• **WHAT YOU SHOULD DO**
Write the data out again, exactly as given.

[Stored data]
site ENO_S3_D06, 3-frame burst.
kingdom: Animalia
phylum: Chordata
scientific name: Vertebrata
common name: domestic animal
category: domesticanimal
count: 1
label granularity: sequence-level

• **RESPONSE TO THIS TASK**
site ENO_S3_D06, 3-frame burst.
kingdom: Animalia
phylum: Chordata
scientific name: Vertebrata
common name: domestic animal
category: domesticanimal
count: 1
label granularity: sequence-level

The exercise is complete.